Down to the last line, reproduce the data below exactly.

[Data entries]

____

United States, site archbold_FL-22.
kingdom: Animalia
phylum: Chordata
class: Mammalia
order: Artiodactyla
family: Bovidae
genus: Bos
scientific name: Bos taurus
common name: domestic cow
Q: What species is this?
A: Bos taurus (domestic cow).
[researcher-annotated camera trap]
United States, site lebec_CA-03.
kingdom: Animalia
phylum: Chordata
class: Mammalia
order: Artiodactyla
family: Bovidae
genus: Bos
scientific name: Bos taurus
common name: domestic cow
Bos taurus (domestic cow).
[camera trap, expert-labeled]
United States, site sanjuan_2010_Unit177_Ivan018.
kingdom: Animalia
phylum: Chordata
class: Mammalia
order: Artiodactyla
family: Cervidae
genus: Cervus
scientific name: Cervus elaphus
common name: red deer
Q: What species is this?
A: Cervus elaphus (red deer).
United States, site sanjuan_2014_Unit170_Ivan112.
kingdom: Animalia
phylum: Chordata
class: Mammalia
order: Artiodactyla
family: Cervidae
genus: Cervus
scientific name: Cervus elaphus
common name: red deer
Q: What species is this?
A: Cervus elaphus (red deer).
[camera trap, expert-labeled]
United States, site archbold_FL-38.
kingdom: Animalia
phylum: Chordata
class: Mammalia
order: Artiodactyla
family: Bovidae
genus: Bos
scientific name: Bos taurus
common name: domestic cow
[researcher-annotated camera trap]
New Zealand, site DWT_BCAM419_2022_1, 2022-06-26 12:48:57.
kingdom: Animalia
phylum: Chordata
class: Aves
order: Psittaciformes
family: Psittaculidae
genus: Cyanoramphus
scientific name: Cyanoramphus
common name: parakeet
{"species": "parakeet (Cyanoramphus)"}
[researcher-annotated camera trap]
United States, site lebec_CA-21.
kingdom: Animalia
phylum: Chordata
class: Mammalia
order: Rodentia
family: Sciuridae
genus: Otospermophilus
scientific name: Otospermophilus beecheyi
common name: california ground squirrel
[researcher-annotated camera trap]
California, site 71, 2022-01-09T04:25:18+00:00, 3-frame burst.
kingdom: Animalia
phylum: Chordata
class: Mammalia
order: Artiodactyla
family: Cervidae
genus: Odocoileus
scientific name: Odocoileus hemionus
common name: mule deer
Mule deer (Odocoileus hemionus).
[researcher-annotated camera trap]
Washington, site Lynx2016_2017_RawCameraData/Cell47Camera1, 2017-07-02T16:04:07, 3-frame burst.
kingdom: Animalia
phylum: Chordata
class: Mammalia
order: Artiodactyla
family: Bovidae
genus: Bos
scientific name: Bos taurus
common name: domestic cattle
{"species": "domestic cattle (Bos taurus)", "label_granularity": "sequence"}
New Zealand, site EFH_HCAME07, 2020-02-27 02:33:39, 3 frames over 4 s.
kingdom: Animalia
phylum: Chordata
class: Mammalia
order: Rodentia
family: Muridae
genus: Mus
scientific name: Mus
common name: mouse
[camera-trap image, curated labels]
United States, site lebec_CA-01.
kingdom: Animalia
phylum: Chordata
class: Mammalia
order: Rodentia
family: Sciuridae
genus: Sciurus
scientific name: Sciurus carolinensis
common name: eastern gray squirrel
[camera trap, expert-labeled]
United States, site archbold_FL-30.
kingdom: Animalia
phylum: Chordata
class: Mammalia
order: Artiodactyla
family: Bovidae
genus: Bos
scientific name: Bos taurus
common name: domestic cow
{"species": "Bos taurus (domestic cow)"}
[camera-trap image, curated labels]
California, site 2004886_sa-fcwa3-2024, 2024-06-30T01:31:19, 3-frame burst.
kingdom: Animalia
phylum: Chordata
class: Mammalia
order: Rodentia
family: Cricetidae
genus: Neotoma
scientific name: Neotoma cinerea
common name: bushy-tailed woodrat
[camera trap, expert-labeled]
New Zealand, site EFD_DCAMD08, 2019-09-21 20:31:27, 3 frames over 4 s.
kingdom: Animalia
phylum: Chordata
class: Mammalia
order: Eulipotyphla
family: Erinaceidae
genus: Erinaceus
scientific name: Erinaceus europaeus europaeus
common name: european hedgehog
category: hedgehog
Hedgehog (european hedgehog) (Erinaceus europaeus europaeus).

____

TASK RESPONSE:
United States, site archbold_FL-22.
kingdom: Animalia
phylum: Chordata
class: Mammalia
order: Artiodactyla
family: Bovidae
genus: Bos
scientific name: Bos taurus
common name: domestic cow
Q: What species is this?
A: Bos taurus (domestic cow).
[researcher-annotated camera trap]
United States, site lebec_CA-03.
kingdom: Animalia
phylum: Chordata
class: Mammalia
order: Artiodactyla
family: Bovidae
genus: Bos
scientific name: Bos taurus
common name: domestic cow
Bos taurus (domestic cow).
[camera trap, expert-labeled]
United States, site sanjuan_2010_Unit177_Ivan018.
kingdom: Animalia
phylum: Chordata
class: Mammalia
order: Artiodactyla
family: Cervidae
genus: Cervus
scientific name: Cervus elaphus
common name: red deer
Q: What species is this?
A: Cervus elaphus (red deer).
United States, site sanjuan_2014_Unit170_Ivan112.
kingdom: Animalia
phylum: Chordata
class: Mammalia
order: Artiodactyla
family: Cervidae
genus: Cervus
scientific name: Cervus elaphus
common name: red deer
Q: What species is this?
A: Cervus elaphus (red deer).
[camera trap, expert-labeled]
United States, site archbold_FL-38.
kingdom: Animalia
phylum: Chordata
class: Mammalia
order: Artiodactyla
family: Bovidae
genus: Bos
scientific name: Bos taurus
common name: domestic cow
[researcher-annotated camera trap]
New Zealand, site DWT_BCAM419_2022_1, 2022-06-26 12:48:57.
kingdom: Animalia
phylum: Chordata
class: Aves
order: Psittaciformes
family: Psittaculidae
genus: Cyanoramphus
scientific name: Cyanoramphus
common name: parakeet
{"species": "parakeet (Cyanoramphus)"}
[researcher-annotated camera trap]
United States, site lebec_CA-21.
kingdom: Animalia
phylum: Chordata
class: Mammalia
order: Rodentia
family: Sciuridae
genus: Otospermophilus
scientific name: Otospermophilus beecheyi
common name: california ground squirrel
[researcher-annotated camera trap]
California, site 71, 2022-01-09T04:25:18+00:00, 3-frame burst.
kingdom: Animalia
phylum: Chordata
class: Mammalia
order: Artiodactyla
family: Cervidae
genus: Odocoileus
scientific name: Odocoileus hemionus
common name: mule deer
Mule deer (Odocoileus hemionus).
[researcher-annotated camera trap]
Washington, site Lynx2016_2017_RawCameraData/Cell47Camera1, 2017-07-02T16:04:07, 3-frame burst.
kingdom: Animalia
phylum: Chordata
class: Mammalia
order: Artiodactyla
family: Bovidae
genus: Bos
scientific name: Bos taurus
common name: domestic cattle
{"species": "domestic cattle (Bos taurus)", "label_granularity": "sequence"}
New Zealand, site EFH_HCAME07, 2020-02-27 02:33:39, 3 frames over 4 s.
kingdom: Animalia
phylum: Chordata
class: Mammalia
order: Rodentia
family: Muridae
genus: Mus
scientific name: Mus
common name: mouse
[camera-trap image, curated labels]
United States, site lebec_CA-01.
kingdom: Animalia
phylum: Chordata
class: Mammalia
order: Rodentia
family: Sciuridae
genus: Sciurus
scientific name: Sciurus carolinensis
common name: eastern gray squirrel
[camera trap, expert-labeled]
United States, site archbold_FL-30.
kingdom: Animalia
phylum: Chordata
class: Mammalia
order: Artiodactyla
family: Bovidae
genus: Bos
scientific name: Bos taurus
common name: domestic cow
{"species": "Bos taurus (domestic cow)"}
[camera-trap image, curated labels]
California, site 2004886_sa-fcwa3-2024, 2024-06-30T01:31:19, 3-frame burst.
kingdom: Animalia
phylum: Chordata
class: Mammalia
order: Rodentia
family: Cricetidae
genus: Neotoma
scientific name: Neotoma cinerea
common name: bushy-tailed woodrat
[camera trap, expert-labeled]
New Zealand, site EFD_DCAMD08, 2019-09-21 20:31:27, 3 frames over 4 s.
kingdom: Animalia
phylum: Chordata
class: Mammalia
order: Eulipotyphla
family: Erinaceidae
genus: Erinaceus
scientific name: Erinaceus europaeus europaeus
common name: european hedgehog
category: hedgehog
Hedgehog (european hedgehog) (Erinaceus europaeus europaeus).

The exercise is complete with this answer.